> [TASK OBJECTIVE]: Each record that follows must be given again without alteration.

> [Page-level text extractions]:

● ● ● ● ●

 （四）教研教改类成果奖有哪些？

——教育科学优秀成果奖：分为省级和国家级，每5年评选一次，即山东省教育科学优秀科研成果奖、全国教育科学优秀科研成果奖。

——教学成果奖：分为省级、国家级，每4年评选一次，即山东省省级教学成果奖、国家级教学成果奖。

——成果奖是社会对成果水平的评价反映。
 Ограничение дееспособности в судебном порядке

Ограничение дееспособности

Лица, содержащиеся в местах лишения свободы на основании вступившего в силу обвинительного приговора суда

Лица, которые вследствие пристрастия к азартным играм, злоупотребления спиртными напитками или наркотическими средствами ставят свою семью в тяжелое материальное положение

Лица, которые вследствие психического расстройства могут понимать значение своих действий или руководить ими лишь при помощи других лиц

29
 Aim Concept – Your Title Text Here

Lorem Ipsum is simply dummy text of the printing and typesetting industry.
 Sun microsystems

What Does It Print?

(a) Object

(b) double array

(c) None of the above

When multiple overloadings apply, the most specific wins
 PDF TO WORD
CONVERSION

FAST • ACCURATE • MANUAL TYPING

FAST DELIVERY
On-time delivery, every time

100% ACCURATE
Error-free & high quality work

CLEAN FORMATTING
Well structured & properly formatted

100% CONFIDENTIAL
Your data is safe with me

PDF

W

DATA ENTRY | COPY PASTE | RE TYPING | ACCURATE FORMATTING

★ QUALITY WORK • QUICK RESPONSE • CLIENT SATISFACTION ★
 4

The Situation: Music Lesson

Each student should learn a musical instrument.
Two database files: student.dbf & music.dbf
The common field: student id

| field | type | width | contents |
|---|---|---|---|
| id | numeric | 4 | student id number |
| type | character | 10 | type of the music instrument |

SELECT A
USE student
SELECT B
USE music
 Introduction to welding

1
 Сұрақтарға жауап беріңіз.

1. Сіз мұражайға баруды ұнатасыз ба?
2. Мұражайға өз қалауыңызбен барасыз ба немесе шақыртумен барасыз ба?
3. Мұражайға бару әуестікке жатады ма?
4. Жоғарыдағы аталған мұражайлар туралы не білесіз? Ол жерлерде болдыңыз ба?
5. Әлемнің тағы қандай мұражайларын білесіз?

● ● ● ● ●

> [TASK SOLUTION]:
 （四）教研教改类成果奖有哪些？

——教育科学优秀成果奖：分为省级和国家级，每5年评选一次，即山东省教育科学优秀科研成果奖、全国教育科学优秀科研成果奖。

——教学成果奖：分为省级、国家级，每4年评选一次，即山东省省级教学成果奖、国家级教学成果奖。

——成果奖是社会对成果水平的评价反映。
 Ограничение дееспособности в судебном порядке

Ограничение дееспособности

Лица, содержащиеся в местах лишения свободы на основании вступившего в силу обвинительного приговора суда

Лица, которые вследствие пристрастия к азартным играм, злоупотребления спиртными напитками или наркотическими средствами ставят свою семью в тяжелое материальное положение

Лица, которые вследствие психического расстройства могут понимать значение своих действий или руководить ими лишь при помощи других лиц

29
 Aim Concept – Your Title Text Here

Lorem Ipsum is simply dummy text of the printing and typesetting industry.
 Sun microsystems

What Does It Print?

(a) Object

(b) double array

(c) None of the above

When multiple overloadings apply, the most specific wins
 PDF TO WORD
CONVERSION

FAST • ACCURATE • MANUAL TYPING

FAST DELIVERY
On-time delivery, every time

100% ACCURATE
Error-free & high quality work

CLEAN FORMATTING
Well structured & properly formatted

100% CONFIDENTIAL
Your data is safe with me

PDF

W

DATA ENTRY | COPY PASTE | RE TYPING | ACCURATE FORMATTING

★ QUALITY WORK • QUICK RESPONSE • CLIENT SATISFACTION ★
 4

The Situation: Music Lesson

Each student should learn a musical instrument.
Two database files: student.dbf & music.dbf
The common field: student id

| field | type | width | contents |
|---|---|---|---|
| id | numeric | 4 | student id number |
| type | character | 10 | type of the music instrument |

SELECT A
USE student
SELECT B
USE music
 Introduction to welding

1
 Сұрақтарға жауап беріңіз.

1. Сіз мұражайға баруды ұнатасыз ба?
2. Мұражайға өз қалауыңызбен барасыз ба немесе шақыртумен барасыз ба?
3. Мұражайға бару әуестікке жатады ма?
4. Жоғарыдағы аталған мұражайлар туралы не білесіз? Ол жерлерде болдыңыз ба?
5. Әлемнің тағы қандай мұражайларын білесіз?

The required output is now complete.